As for your issue with the Michaels ghetto rejection... Well, it's cliche, but I think your interpretation is somewhat biased. This particular scene has been done thousands of times in thousands of movies. It's cliche, but I don't think it particularly dehumanizes Mike. He rejection of his past life through some mild violence was what we all expected. I'm sure they could have made the scene play out in some other manner, but it's hardly a window into Michael's "darker nature."

jmmurphy said...

Janelle also wanted me to point out that the book was as much about Bullock's character as it was about Oher. So the focus on Touhy and her extreme generosity and humanity was intentional, and as much the subject of the movie as Oher's physical abilities.

Matt Murphy said...

Supplied entries —
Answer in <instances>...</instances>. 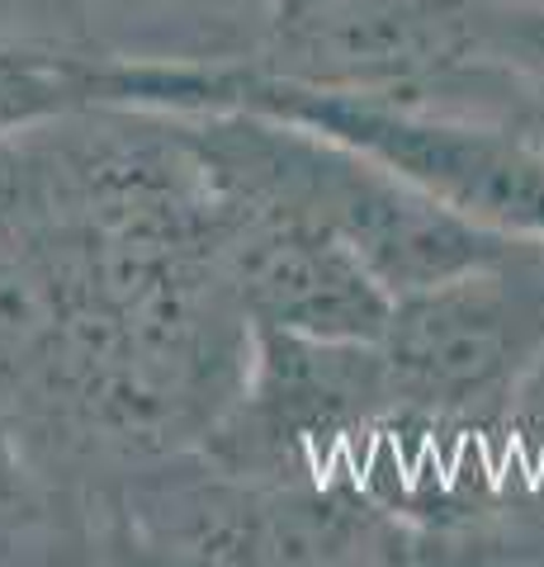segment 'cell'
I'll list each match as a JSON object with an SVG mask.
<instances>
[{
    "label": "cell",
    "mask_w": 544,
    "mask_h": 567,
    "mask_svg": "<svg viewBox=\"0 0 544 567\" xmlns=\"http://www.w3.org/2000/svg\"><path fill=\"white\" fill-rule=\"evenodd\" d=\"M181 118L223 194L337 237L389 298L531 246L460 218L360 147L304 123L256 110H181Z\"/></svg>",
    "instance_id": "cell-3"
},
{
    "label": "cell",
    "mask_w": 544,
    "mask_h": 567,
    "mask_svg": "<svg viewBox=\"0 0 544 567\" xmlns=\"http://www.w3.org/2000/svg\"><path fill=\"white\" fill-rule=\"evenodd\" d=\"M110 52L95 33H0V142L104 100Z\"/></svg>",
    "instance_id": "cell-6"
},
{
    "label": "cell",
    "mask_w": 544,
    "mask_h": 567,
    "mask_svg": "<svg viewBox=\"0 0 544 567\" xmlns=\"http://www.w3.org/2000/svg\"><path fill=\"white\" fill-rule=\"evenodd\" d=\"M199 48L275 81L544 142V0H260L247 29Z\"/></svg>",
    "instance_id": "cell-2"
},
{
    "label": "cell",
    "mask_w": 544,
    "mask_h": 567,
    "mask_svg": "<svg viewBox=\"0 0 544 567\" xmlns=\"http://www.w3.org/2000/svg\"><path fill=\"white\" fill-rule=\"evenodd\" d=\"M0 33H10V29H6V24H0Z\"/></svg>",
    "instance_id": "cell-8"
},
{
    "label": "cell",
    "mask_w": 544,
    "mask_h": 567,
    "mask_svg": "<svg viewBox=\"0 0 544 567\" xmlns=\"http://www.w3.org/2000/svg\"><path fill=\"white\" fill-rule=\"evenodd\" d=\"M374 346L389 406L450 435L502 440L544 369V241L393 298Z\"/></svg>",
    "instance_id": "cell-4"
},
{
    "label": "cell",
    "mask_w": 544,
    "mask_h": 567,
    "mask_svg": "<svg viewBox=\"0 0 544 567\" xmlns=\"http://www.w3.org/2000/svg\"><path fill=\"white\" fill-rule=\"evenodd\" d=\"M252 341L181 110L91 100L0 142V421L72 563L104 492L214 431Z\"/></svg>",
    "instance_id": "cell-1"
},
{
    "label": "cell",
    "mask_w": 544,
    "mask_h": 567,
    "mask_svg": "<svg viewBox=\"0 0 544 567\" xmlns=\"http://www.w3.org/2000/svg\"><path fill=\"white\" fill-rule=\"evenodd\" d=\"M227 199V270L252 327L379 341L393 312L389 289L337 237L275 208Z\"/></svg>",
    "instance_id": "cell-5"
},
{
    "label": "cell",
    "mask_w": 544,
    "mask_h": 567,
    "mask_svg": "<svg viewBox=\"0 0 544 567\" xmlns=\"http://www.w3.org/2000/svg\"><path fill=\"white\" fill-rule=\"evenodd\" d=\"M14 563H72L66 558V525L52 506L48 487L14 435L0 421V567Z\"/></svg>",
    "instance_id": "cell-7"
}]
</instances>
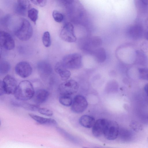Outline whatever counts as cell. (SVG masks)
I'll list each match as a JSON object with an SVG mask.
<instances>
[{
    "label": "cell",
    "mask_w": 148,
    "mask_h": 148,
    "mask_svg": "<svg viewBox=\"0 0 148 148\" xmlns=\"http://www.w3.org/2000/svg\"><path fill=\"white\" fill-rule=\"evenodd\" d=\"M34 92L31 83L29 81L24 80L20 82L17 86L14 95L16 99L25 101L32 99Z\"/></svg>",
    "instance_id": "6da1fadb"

What this exercise asks —
**a)** Which surnames appear in the comment posted by jmmurphy in the movie discussion?
**b)** Write the next part of the movie discussion, beginning with the comment posted by Matt Murphy.

Task-by-task results —
**a)** Bullock, Oher, Touhy

**b)**
I'm just gonna add something real quick. Maybe not too quick. You said the movie is all about "Leigh Anne and the myriad white gods and goddesses." Like what Janelle said, it is partially about Bullock's character. But besides her and a couple of others (the teacher, I guess the dad, although he was reluctant and kind of came off as a jerk, and I don't really know who else), I didn't really notice any other white people being portrayed as saints or gods and goddesses. The coach was depicted as a selfish idiot, who only cared about furthering his own career. It seemed that way to me at least, and last time I checked, that's not a positive description. Of course there were her fancy salad-eating friends. The little brother was acting the way one would expect. The sister was...well, she was just there, there wasn't much of a story about her. Also Oher's tutor, Miss Sue (I think). I dunno if it was just me, but she was really annoying.She wasn't really portrayed as a goddess either. She was just a tutor, who was just there to bring up Oher's grades and influence his decision on where to go to college.

Also, you conveniently failed to mention why Oher attacked the gang-leader. Hypothetically, if I heard someone talking about my sister and my mother like that, I would probably resort to violence, and I'm pretty sure most people would too. It wasn't just about him rejecting his past life in that scene.

jmmurphy said...

Matt makes a good point. None of the white characters in the movie, excepting SB, are portrayed as decent people.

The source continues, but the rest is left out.